In the broader landscape of recent writing on artificial intelligence in war, the book sits in a specific niche. It is less interested in the granular doctrine of human-machine teaming than Paul Scharre’s work; less interested in the bureaucratic battle for Pentagon procurement reform than Christian Brose’s; less focused on the geopolitics of the semiconductor supply chain than Chris Miller’s. What it offers instead is a high-level argument about the cultural and political preconditions for any of those efforts to succeed. A reader who wants to understand why the contemporary American technology sector is reorganising itself around defense — why companies that would not have existed a decade ago are now valued in the tens of billions of dollars, why an unprecedented number of Stanford and MIT graduates are taking jobs at firms working on autonomous systems, why the European Commission has begun to talk seriously about an industrial defense base — will find this book a useful map of the underlying argument. It pairs well with Scharre’s work on the autonomous-weapons debate, with Brose’s case for procurement reform, and with the operator-side writing of figures such as Stanley McChrystal on adapting military organisations to fast-moving technological environments.

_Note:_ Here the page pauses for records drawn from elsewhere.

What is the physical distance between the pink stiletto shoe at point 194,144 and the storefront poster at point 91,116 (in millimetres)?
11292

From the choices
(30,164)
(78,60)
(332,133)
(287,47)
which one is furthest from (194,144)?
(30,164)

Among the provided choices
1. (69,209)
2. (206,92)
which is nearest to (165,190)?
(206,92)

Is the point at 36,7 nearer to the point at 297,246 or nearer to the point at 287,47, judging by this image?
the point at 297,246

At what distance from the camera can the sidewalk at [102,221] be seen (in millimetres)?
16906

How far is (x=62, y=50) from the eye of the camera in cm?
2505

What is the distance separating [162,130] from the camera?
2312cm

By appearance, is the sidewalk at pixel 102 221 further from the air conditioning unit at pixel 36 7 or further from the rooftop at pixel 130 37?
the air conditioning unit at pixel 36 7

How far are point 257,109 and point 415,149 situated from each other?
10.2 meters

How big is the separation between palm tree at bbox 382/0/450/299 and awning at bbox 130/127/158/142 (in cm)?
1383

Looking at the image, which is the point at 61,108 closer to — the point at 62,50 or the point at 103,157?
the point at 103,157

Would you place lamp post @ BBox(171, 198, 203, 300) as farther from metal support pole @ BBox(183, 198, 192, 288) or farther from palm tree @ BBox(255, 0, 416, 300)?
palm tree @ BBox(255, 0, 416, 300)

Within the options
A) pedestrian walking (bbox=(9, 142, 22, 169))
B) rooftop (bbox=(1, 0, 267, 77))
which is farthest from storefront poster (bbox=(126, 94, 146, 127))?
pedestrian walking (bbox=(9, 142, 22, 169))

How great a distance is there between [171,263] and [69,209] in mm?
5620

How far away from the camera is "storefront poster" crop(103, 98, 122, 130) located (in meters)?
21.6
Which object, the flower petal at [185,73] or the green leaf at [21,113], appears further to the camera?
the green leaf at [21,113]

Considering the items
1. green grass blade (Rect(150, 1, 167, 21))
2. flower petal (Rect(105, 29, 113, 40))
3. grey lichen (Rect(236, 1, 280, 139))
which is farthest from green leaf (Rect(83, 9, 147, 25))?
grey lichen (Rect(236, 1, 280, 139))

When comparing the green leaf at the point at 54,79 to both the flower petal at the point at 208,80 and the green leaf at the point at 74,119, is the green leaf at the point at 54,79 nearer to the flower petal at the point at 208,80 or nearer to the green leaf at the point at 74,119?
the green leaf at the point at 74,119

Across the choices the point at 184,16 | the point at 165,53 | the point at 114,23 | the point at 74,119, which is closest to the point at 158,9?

Some elements of The Technological Republic will age better than others. The book’s specific cultural diagnoses are tied to a particular moment in American academic and corporate politics, and that moment is already shifting; in a decade, the section on campus culture may read as a period piece. The arguments about Silicon Valley’s drift, the procurement gap, the need for a closer alignment between technical talent and national mission, and the case against treating autonomous systems as uniquely abhorrent are likely to remain in circulation much longer. So is the book’s basic claim that capability and conviction are inseparable — that you cannot build the systems a democracy needs to defend itself if you have spent a generation telling its most talented engineers that their country is not worth defending. Whether or not readers accept the politics, the book closes an argument that defense-technology insiders had been making for years and brings it into the mainstream of the conversation about the West, its competitors, and the wars it may yet have to fight.